Adding Emojis on the Hosted Version (pronoun.cc)
If you're using the publicly hosted version at pronoun.cc, the process is straightforward:
- When editing a pronoun entry, locate the emoji input field.
- Type a colon (
:) to trigger the emoji picker, which surfaces both Unicode emojis and any available custom shortcodes. - Browse or search the available custom emojis by name — for example, typing
:transmight surface transgender flag variants. - Select the one you want, and it will be embedded in your pronoun display. 🎨
The range of custom emojis available to you on the hosted version depends entirely on what the Pronoun.cc maintainers have added to the platform's central emoji set. Standard users on the hosted instance cannot upload their own custom emoji files — that capability is reserved for self-hosted deployments.
Adding Custom Emojis on a Self-Hosted Instance
If you or your community is running a self-hosted fork of Pronoun.cc, the process opens up significantly. Because the codebase is open source (hosted on GitHub), administrators have full control over the emoji library.
The general workflow for self-hosted instances:
| Step | Action |
|---|---|
| 1 | Prepare your emoji image (PNG recommended, typically 32×32 or 64×64 pixels) |
| 2 | Place the file in the designated emoji assets directory within the project structure |
| 3 | Register the emoji in the platform's emoji configuration file (usually a JSON or similar data file) |
| 4 | Assign it a shortcode name that users will reference with the :name: syntax |
| 5 | Restart or redeploy the instance so the new emoji is recognized |
The exact directory path and config file structure may vary depending on which version or fork of the codebase you're running, so consulting the repository's README or issues board is worthwhile before making changes.
Key Variables That Affect Your Approach
The right method depends heavily on a few factors:
Hosted vs. self-hosted is the biggest dividing line. On the public site, you work within the existing emoji library. On a self-hosted instance, you control the library entirely.
Technical skill level matters for self-hosted setups. Adding custom emojis requires comfort with file systems, basic JSON editing, and potentially redeploying a web application. It's not highly complex, but it's not a point-and-click process either.
Image format and sizing affects how cleanly emojis render. PNG files with transparent backgrounds scale well at small sizes. Animated GIFs are sometimes supported, but behavior varies by instance configuration and browser.
Shortcode naming conventions are worth thinking through carefully on self-hosted instances — especially if multiple admins are managing the emoji library. Clear, consistent naming prevents conflicts and makes emojis easier for users to discover.
Instance version also plays a role.
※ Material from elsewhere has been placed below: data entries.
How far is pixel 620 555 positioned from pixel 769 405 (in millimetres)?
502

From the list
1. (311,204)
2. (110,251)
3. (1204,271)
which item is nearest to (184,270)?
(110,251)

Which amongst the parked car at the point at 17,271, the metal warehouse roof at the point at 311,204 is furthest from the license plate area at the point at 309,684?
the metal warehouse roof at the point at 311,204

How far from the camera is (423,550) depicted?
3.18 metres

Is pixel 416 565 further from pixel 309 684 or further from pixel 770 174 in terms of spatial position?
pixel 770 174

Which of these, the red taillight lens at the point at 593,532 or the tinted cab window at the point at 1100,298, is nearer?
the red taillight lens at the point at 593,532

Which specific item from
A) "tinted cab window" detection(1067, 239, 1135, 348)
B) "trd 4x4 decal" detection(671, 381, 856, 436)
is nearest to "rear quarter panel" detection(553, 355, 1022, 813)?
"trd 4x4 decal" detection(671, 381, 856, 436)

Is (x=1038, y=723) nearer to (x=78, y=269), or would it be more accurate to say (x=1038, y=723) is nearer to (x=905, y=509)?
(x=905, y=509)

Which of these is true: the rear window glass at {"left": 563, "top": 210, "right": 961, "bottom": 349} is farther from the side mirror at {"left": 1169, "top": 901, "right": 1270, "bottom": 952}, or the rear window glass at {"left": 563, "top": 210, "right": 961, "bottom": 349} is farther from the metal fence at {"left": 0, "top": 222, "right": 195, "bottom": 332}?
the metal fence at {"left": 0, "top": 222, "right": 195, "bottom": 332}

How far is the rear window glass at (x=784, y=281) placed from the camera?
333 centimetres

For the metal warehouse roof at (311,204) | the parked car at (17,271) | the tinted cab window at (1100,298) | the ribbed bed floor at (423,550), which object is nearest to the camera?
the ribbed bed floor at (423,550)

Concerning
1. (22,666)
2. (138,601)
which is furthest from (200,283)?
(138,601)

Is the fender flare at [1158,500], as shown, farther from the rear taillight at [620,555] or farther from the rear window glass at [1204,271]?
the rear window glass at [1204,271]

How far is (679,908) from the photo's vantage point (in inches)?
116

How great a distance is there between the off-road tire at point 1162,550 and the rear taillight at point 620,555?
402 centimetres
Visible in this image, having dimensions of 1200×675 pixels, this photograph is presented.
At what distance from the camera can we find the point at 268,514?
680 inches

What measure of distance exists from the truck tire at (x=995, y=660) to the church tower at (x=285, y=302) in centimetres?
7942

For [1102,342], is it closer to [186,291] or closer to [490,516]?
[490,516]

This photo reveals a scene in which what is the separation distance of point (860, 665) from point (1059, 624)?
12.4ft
The Pronoun.cc codebase has been updated over time, and the emoji handling in older forks may differ from more recent versions.
The Spectrum of Use Cases
Someone using the public hosted site who just wants a pride flag emoji next to their pronouns has a very simple path — browse the picker, select a shortcode, done.
Someone running a community instance for a specific group might want a full set of custom emojis representing their community's specific flags, symbols, or inside references. That requires more setup but is fully supported by the open-source architecture.
A developer contributing to or forking the codebase might go further — modifying how the emoji picker itself renders, adding upload functionality for end users, or integrating an external emoji set entirely. 🛠️
Each of these scenarios involves the same underlying system, but the effort, access level, and technical requirements differ substantially. What's trivial for one user is a multi-step project for another — and which category you fall into shapes everything about how you'll approach this.